On the other hand, delaying access to feed and water has been documented to increase susceptibility to pathogens and cause weight loss, leading to poorly starting flocks with reduced weight gains and mortality [9-11]. Early nutrition has been widely studied in poultry, and it has been shown that the use of early feeding supplements alleviates the adverse performance effects of post-hatch starvation [12-15], as well as stimulates yolk utilization [16], intestinal maturation [10], development of homeothermy [17,18], and retain passive immunity [19]. In this concern, Early Bird (EB), a natural hydration and nutrition supplement for neonatal broilers and poults, is extensively used to promote instinctive feeding of birds, that leads to a rapid onset and increased early weight gains that will eventually be maintained throughout the bird's lifetime [20].

Alternatively, increasing socio-political concerns with antibiotic usage have led to investigations of potential alternatives for food safety and growth promotion. Both live and spore based probiotics have earned tremendous attention as a viable control of enteric pathogens in this regard. Laboratory and field research conducted by our laboratory with a defined lactic acid bacteria (LAB) probiotic, FloraMax-B11 (FM) have proved extremely influential in accelerated development of normal microflora and reduction in Salmonella colonization, in commercial poultry [21-28]. More recently, we have confirmed that selected heatresistant spore-forming Bacillus species, PHL-NP-122, can markedly reduce Salmonella and Clostridium in poultry when administered in very high numbers [29-31].

The present studies hold their relevance and importance, considering the fact that the feed costs represents 70 to 80% of the poultry production and the integrity of the epithelial cells of the mucosa, hence ensured good performance and production, is dependent of feed and feed supplements. These studies were carried out with multiple objectives of evaluating the influence of nutrition and combinational effects of Gln supplementation in concert with FloraMax-B11 (FM), PHL-NP-122 and EB on Salmonella typhimurium colonization. EB+Gln were used to evaluate their combined effects on neonatals, FM+Gln and PHL-NP-122+Gln were used to evaluate their effects in relatively older birds. These studies also supports numerous trials which have previously tested individual positive effects of Gln, EB, FM and PHL-NP-122, on growth performance by rapid development of intestinal morphology in broiler chickens [20-31]. In addition, inflammatory marker like nitric oxide was also measured to know the combinational effects on Salmonella typhimurium induced inflammatory damage. 

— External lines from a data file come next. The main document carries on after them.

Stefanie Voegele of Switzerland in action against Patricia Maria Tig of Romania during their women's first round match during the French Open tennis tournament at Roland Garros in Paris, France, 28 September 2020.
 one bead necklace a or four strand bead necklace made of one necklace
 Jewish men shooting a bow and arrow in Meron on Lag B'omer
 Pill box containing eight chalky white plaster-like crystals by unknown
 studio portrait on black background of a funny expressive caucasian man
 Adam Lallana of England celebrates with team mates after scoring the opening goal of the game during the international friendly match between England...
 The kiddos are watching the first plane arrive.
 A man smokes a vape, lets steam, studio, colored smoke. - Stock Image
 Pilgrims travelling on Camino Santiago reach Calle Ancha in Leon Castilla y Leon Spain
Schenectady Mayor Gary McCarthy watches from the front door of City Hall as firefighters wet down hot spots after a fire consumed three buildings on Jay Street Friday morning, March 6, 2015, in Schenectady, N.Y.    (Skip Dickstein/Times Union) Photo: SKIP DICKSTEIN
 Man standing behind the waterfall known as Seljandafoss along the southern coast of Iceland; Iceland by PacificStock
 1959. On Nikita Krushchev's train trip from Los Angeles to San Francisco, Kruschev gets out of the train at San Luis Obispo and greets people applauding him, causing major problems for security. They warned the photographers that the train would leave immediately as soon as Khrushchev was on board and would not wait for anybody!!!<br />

Day-of-hatch, off-sex broiler chickens were obtained from CobbVantress (Siloam Springs, AR, USA) for all the trials mentioned below. All animal handling procedures were in compliance with Institutional Animal Care and Use Committee at the University of Arkansas. In all experiments, diets were fed in mash form, and were formulated to exceed National Research Council [32] estimated nutrient requirements. The common starter diet was a typical corn soy bean meal diet (chemical analysis of nutrients is presented in Table 1). For experiments 2 and 3, the diet with glutamine was similar to the common starter diet but was supplemented with 1% Gln.

Table 1: Composition of the starter diet for broiler chickens from 1 to 14 d (kg)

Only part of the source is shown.